SELECTED TEXT -
▼

Class PreProcessFunction<T>


  • public class PreProcessFunction<T>
    extends Object
    A functional interface to pre-process the elements. These function are applied to element.value String's
    • Constructor Detail

      • PreProcessFunction

        public PreProcessFunction()
    • Method Detail

      • trim

        public static java.util.function.Function<String,​String> trim()
        Uses Apache commons StringUtils trim method
        Returns:
        the function to perform trim
      • toLowerCase

        public static java.util.function.Function<String,​String> toLowerCase()
        Uses Apache commons StringUtils lowerCase method
        Returns:
        the function to perform toLowerCase
      • numericValue

        public static java.util.function.Function<String,​String> numericValue()
        replaces all non-numeric characters in a string
        Returns:
        the function to perform numericValue
      • removeSpecialChars

        public static java.util.function.Function<String,​String> removeSpecialChars()

▲

DATASET EXCERPT -
▼

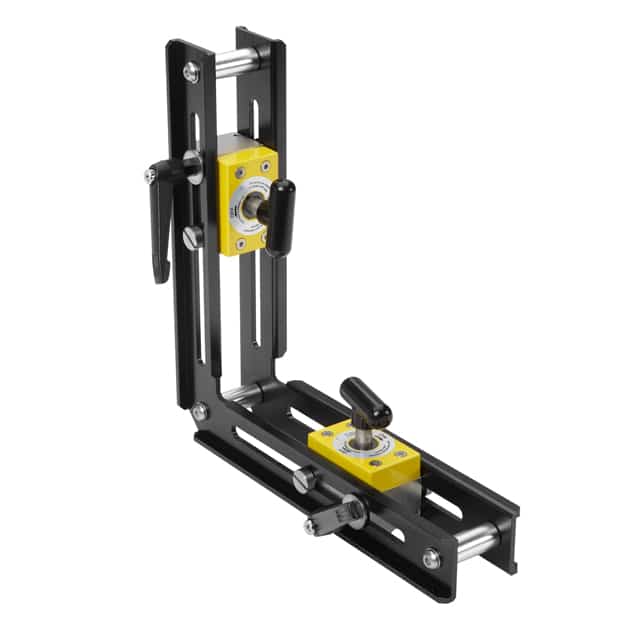 8100548_90-Deg-Angle_165 Magswitch 90 Degree Angle 165 - SKU: 8100548 - Image 1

▲

Please name the Apache commons method that the toLowerCase function uses, according to the PreProcessFunction class documentation.

The StringUtils lowerCase method.